Implementing SIAv2 Over Rubin Observatory's Data Butler
Jenness, Voutsinas, Dubois-Felsmann et al.
The IVOA Simple Image Access version 2 protocol defines an easy way to provide community access to a collection of data. At the Vera C. Rubin Observatory we currently enable ObsTAP access to our data holdings via an ObsCore export or view of our Data Butler repositories. This approach comes with some deployment constraints, such as requiring pgsphere and compatibility with our CADC TAP implementation, so recently we decided to see whether we could instead provide an SIAv2 service that talks directly to our Data Butler. Here we describe our motivation, implementation strategies, and current deployment status, as well as discussing some metadata mismatches between the Butler data models and SIAv2.
academic
Implementing SIAv2 Over Rubin Observatory's Data Butler
The IVOA Simple Image Access Protocol version 2 (SIAv2) defines a straightforward method for providing community access to data collections. At Vera C. Rubin Observatory, we currently implement ObsTAP data access through ObsCore exports or views from the Data Butler repository. However, this approach has deployment constraints, such as requiring pgsphere support and compatibility with CADC TAP implementations. Consequently, we explored whether we could provide an SIAv2 service that communicates directly with the Data Butler. This paper describes our motivation, implementation strategy, current deployment status, and several metadata mismatch issues between the Butler data model and SIAv2.

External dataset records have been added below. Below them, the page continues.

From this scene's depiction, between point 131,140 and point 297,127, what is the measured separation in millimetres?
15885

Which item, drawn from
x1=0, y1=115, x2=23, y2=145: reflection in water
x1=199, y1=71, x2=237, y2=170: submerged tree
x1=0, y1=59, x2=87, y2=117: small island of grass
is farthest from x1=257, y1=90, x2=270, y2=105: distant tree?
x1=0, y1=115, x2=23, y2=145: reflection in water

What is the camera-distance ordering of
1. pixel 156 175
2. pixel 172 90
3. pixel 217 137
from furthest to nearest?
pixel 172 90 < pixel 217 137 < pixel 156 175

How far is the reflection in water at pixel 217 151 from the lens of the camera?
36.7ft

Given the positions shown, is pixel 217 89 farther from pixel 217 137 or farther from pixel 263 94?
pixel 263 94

Rubin Observatory's Data Butler system consists of a metadata registry and file data storage, with the registry containing sufficient information to construct ObsCore records. Previously, two approaches were used to provide ObsCore tables:
Export records as CSV or Parquet files and load them into a static database
Use registry backend hooks to provide real-time synchronization to ObsCore tables
Static Export Method: Suitable for formal data releases and integration into high-performance Qserv databases, but unsuitable for dynamic datasets such as nightly rapid products
Real-time ObsCore Method: Requires deployment environment support for pgsphere, and requires rebuilding the entire table when configuration changes
These limitations prompted the research team to seek a simpler yet standardized query layer based directly on the Butler system. The IVOA SIAv2 protocol became the obvious choice because:
Direct Butler interface provides greater flexibility
Configuration changes only require simple service restart
Map IVOA SIAv2 protocol queries directly to the Rubin Data Butler query system, implementing a standardized astronomical data access interface while avoiding deployment constraints of traditional ObsCore table methods.
Dowler, P., et al. (2015). IVOA Simple Image Access Version 2.0 - Defines the SIAv2 standard protocol
Jenness, T., et al. (2022). Core architecture paper of the Rubin Data Butler system
Louys, M., et al. (2017). ObsCore data model and TAP implementation standards
Salnikov, A. (2022). Technical note on ObsCore as a Butler registry view
Summary: This paper demonstrates a successful engineering practice case that solves practical deployment problems while maintaining compatibility with international standards. Although there are challenges with data model mismatches, the overall implementation provides valuable reference and tools for the astronomical data management field.